I hate to see a tree die in the city. They're rarely able to grow by themselves; they must be planted and cared for, and that costs more money than most people are willing to spend on greenery. This one is trying to grow back from the roots, but I doubt anyone will let it do so. Eventually the tree will give up and die, and all that will remain is an empty square in the sidewalk (a tree grave, if you will). And then it won't be replaced until some years or decades from now when the neighborhood gets some level of government funding to redo the whole streetscape, at which point the remaining trees on this block will be sacrificed because people like it better when the trees are neat and tidy and all match each other. I wish landscapers at least tried to model a real ecosystem, in which growth and change are ongoing instead of occurring in economically auspicious spurts of uniformity. There wouldn't be so many empty squares in the sidewalk.
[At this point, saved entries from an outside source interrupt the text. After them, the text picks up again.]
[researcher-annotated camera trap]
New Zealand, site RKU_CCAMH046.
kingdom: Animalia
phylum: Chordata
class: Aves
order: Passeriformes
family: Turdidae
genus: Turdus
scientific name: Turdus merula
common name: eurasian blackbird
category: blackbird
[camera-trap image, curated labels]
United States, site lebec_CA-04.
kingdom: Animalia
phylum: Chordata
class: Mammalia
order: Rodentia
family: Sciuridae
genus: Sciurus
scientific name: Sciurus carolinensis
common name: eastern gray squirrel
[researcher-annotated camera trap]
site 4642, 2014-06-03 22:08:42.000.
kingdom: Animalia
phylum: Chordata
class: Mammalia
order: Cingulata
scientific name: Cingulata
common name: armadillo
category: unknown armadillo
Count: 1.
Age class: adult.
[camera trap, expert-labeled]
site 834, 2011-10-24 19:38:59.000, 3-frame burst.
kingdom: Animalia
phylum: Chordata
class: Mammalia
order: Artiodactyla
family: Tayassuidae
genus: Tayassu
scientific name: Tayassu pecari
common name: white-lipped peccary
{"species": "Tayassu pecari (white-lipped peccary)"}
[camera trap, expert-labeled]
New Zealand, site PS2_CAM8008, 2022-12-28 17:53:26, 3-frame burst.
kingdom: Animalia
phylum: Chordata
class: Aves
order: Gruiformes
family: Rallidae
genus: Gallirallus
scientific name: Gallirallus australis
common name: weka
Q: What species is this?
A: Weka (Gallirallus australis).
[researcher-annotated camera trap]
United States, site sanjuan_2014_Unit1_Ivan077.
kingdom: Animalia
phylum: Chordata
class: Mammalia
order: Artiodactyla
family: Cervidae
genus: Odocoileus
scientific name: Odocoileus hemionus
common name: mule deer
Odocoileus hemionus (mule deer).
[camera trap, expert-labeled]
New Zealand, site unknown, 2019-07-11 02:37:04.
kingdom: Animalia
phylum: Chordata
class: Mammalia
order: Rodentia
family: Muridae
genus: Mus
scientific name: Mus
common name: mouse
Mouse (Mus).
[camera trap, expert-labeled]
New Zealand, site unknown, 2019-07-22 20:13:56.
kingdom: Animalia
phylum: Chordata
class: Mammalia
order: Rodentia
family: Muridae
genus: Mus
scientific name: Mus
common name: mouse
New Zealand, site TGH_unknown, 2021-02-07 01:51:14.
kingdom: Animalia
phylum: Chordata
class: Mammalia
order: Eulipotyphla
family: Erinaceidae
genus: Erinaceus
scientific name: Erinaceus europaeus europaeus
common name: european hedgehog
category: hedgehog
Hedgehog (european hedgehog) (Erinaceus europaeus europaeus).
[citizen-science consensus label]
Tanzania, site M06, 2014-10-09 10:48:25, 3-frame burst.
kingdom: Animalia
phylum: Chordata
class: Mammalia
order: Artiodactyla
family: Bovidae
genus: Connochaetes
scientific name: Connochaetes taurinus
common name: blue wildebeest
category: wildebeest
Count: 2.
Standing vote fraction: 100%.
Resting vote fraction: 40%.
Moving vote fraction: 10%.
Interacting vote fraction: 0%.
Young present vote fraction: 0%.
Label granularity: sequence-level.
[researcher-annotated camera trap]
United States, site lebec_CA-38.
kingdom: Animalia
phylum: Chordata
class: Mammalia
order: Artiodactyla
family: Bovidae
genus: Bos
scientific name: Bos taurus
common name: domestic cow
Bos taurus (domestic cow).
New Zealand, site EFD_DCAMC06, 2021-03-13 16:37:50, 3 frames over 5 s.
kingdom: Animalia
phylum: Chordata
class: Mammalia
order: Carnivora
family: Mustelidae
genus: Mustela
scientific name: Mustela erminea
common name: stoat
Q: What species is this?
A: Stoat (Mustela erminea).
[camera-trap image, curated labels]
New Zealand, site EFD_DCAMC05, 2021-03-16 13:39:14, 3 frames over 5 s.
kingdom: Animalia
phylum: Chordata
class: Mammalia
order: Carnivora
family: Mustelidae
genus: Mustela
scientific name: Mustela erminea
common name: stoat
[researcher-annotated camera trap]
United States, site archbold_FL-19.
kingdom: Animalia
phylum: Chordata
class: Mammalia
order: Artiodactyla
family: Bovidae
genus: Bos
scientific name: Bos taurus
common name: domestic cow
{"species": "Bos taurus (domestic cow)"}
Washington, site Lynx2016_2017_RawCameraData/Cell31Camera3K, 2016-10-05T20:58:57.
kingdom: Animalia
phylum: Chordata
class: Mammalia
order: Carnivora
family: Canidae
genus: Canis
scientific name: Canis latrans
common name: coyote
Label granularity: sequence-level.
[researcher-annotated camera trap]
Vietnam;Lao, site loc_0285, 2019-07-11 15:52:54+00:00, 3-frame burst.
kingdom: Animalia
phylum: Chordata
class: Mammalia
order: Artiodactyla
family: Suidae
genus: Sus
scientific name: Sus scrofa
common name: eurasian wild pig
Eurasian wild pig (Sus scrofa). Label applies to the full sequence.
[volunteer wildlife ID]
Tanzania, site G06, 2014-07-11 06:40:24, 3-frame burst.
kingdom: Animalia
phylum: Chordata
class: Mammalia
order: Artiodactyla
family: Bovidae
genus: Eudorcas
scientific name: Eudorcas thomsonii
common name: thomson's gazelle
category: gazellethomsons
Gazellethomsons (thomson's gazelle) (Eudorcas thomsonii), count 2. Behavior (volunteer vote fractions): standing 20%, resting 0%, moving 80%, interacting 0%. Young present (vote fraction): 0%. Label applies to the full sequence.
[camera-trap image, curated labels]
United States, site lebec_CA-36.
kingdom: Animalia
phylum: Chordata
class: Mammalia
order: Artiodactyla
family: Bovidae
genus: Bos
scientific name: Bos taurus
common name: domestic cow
Poor little tree. I, for one, will miss you.
A section of Hyde Park's most unloved public mural, "Under City Stone," has been inexplicably spotlit thanks to recent viaduct improvement projects. I have admit that I almost like it even more now that I know it's based on a heartbreaking poem, "Rapid Transit," about the grim, soul-crushing anonymity of urban public transportation. But then again, I just mourned the slow death of a small tree. If I lived in a cool, hip, trendy neighborhood I think I would die of an overdose of creative optimism, if I wasn't run out with pitchforks first for being so "divisionary."
Let's face it, Hyde Park won't change its image until people like me leave. But where would we go? Detroit?
Another cartographic inaccuracy: What is that white building in the Hyde Park inset of this not-to-scale cartoon map of Chicago, and why does it look suspiciously like the Clarke House? Edit: It's the DuSable Museum. I didn't recognize it chopped down like that; the building is actually quite large.
Update: I tried to take a better picture of that tree.
Unfortunately all I had was my phone.